At Columbia College in Chicago, hot chocolate or coffee with Bailey’s Irish Cream liqueur is the carry-along cocktail of choice during long, cold winters. But usually, says Emily Cotty, 21, “we pregame at home, then drink at the bar.”
For twenty- and thirtysomethings, happy hour is “practically Pavlovian,” says Tia Patel, 35, a marketing manager in New York. “Alcohol is a social elixir, yes, and increasingly part of the social construct—it’s like signaling your brain that when you have a fruity cocktail in hand, it’s time to have some fun.”
“Binge drinking is so common that it’s almost like there’s nothing wrong with it. They don’t realize that that’s not life,” says Elizabeth Lombardo, PhD and author of Happy You: Your Ultimate Prescription for Happiness.
With our workaday lives awash in alcohol, it only follows that it’s practically baked into dating: In the FemFresh survey, 45 percent of respondents claim that alcohol allows them to relax, unwind, and lose all inhibitions with a new date.
“I always drink on dates,” says Patel. “In fact, I dated a guy I had been set up with who didn’t drink, and it was impossible for us to break through those initial first-date jitters. We didn’t last past date five.”
Of course, it depends on the type of get-together: “I always have a drink if the date’s at night,” says Diane Edwards, 31, an advertising account executive in Manhattan. “Just not necessarily at brunch or picnics.”

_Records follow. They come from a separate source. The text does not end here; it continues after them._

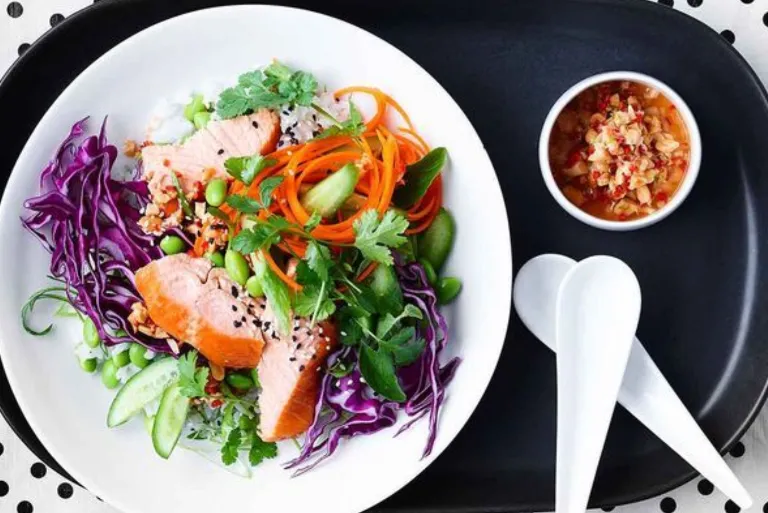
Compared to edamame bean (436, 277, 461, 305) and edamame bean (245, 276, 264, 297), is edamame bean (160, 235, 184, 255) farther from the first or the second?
edamame bean (436, 277, 461, 305)

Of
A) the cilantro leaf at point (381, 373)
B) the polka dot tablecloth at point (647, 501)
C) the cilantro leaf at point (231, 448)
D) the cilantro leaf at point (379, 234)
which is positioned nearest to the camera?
the cilantro leaf at point (379, 234)

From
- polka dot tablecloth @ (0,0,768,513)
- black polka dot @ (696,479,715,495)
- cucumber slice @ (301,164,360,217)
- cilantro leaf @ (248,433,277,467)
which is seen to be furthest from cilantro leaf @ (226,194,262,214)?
black polka dot @ (696,479,715,495)

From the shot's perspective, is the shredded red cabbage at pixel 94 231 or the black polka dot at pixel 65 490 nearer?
the shredded red cabbage at pixel 94 231

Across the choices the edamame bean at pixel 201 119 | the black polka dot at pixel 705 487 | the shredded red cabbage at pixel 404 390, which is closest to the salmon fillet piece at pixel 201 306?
the shredded red cabbage at pixel 404 390

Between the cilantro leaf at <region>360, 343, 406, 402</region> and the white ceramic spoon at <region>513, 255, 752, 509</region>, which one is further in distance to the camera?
the white ceramic spoon at <region>513, 255, 752, 509</region>

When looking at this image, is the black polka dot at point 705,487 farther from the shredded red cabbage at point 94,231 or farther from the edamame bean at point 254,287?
the shredded red cabbage at point 94,231

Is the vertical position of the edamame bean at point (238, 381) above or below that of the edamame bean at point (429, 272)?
below

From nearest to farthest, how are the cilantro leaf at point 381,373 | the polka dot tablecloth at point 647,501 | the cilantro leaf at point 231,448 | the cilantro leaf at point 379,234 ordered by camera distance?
the cilantro leaf at point 379,234 → the cilantro leaf at point 381,373 → the cilantro leaf at point 231,448 → the polka dot tablecloth at point 647,501

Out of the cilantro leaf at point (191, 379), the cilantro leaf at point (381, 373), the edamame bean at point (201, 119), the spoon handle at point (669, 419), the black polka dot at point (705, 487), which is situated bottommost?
the black polka dot at point (705, 487)
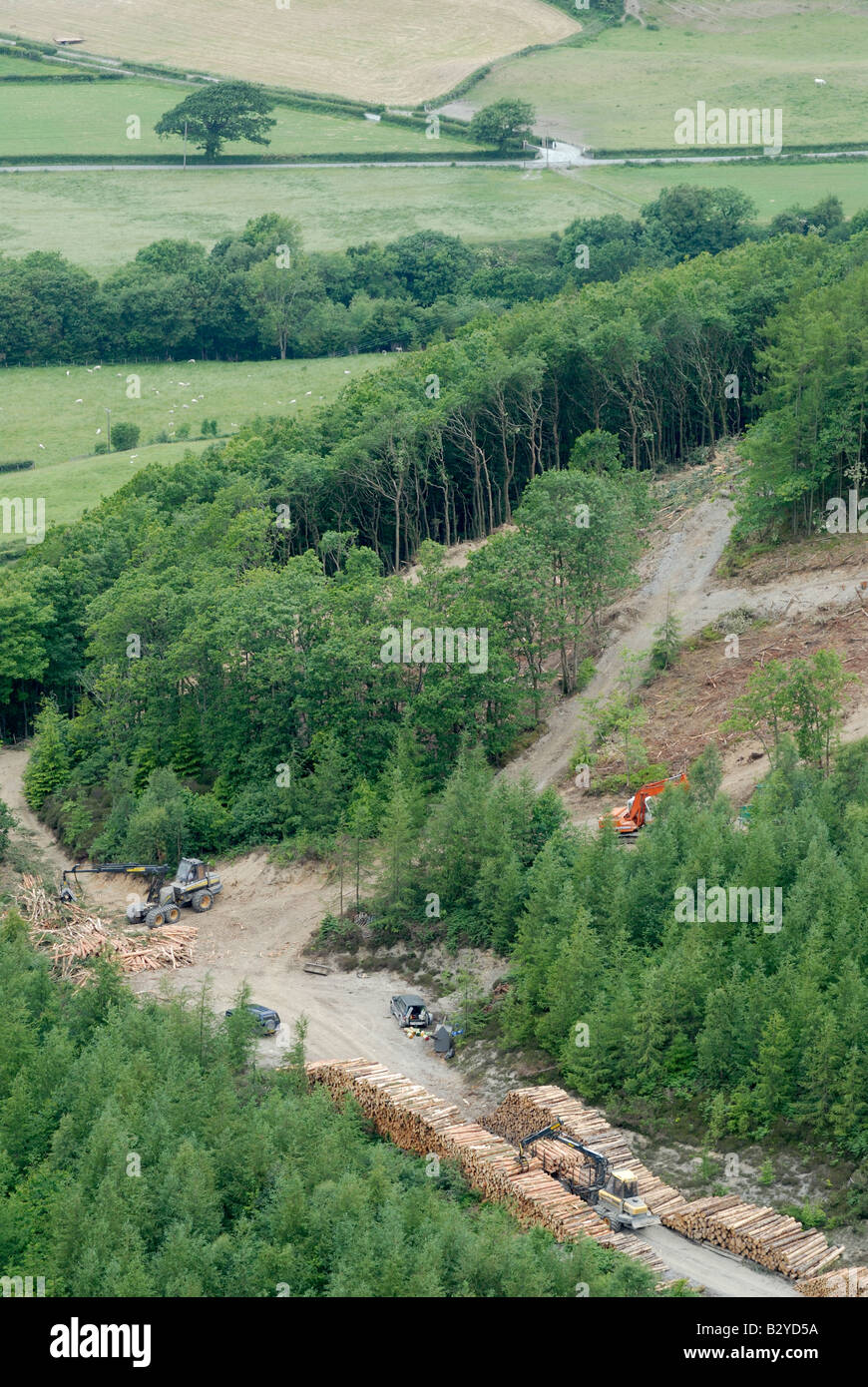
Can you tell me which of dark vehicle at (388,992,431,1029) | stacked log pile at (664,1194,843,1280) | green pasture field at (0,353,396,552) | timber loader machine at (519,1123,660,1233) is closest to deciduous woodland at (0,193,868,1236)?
stacked log pile at (664,1194,843,1280)

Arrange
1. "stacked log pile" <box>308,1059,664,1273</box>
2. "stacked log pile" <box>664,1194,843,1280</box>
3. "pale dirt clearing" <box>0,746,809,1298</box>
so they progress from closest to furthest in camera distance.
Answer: "stacked log pile" <box>664,1194,843,1280</box> < "stacked log pile" <box>308,1059,664,1273</box> < "pale dirt clearing" <box>0,746,809,1298</box>

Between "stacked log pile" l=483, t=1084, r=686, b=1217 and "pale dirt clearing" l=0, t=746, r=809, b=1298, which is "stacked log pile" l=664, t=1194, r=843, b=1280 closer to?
"pale dirt clearing" l=0, t=746, r=809, b=1298

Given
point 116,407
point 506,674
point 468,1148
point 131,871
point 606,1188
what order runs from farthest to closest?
1. point 116,407
2. point 506,674
3. point 131,871
4. point 468,1148
5. point 606,1188

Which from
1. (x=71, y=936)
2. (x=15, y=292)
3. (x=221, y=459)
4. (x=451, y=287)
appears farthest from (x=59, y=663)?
(x=451, y=287)

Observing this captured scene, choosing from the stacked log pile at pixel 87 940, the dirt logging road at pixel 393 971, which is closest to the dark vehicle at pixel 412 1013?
the dirt logging road at pixel 393 971

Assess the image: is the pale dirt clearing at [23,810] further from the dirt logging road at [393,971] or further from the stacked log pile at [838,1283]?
the stacked log pile at [838,1283]

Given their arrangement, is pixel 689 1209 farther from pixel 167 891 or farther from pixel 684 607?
pixel 684 607

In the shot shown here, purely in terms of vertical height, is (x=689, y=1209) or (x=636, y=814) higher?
(x=636, y=814)

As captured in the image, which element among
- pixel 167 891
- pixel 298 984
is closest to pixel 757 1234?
pixel 298 984

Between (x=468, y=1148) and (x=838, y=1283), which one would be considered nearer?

And there’s good reason that as far back as the advent of absinthe, alcohol has been a go-to social lubricant.
“Alcohol inhibits our GABA–a neurotransmitter in the brain which is like a damper,” says Lombardo. “It lifts off that heavy blanket, and it tends to affect the frontal part of our brain, concerned with reason and rational judgments.”
Once you remove the heavy blanket, it’s certainly easier to jump between the sheets.
The interesting thing is that while a buzz may make hooking up easier, college-age women we spoke to seem to behave more conservatively on bona fide dates. This flies in the face of FemFresh’s findings: Instead of drinking liquid courage because she’s worried about what a guy will think of her once they’re in the sack, she won’t drink at dinner for fear he might not deem her worthy of date two.
“It’s kind of a turn-off to drink too much on a first date. You want to make a good first impression,” says Saunders. Cotty agrees: “I drink with my girlfriends but not always on a date. Ordering the drink affects his perception of you.”
What this could point to, whether the clothes are off or on, is what Lombardo refers to as “disordered thinking”—or a constant vigilance about how someone perceives you.
“It might be: He thinks I’m fat. How do I look? How do I sound? Every detail and being in tune with that,” she says.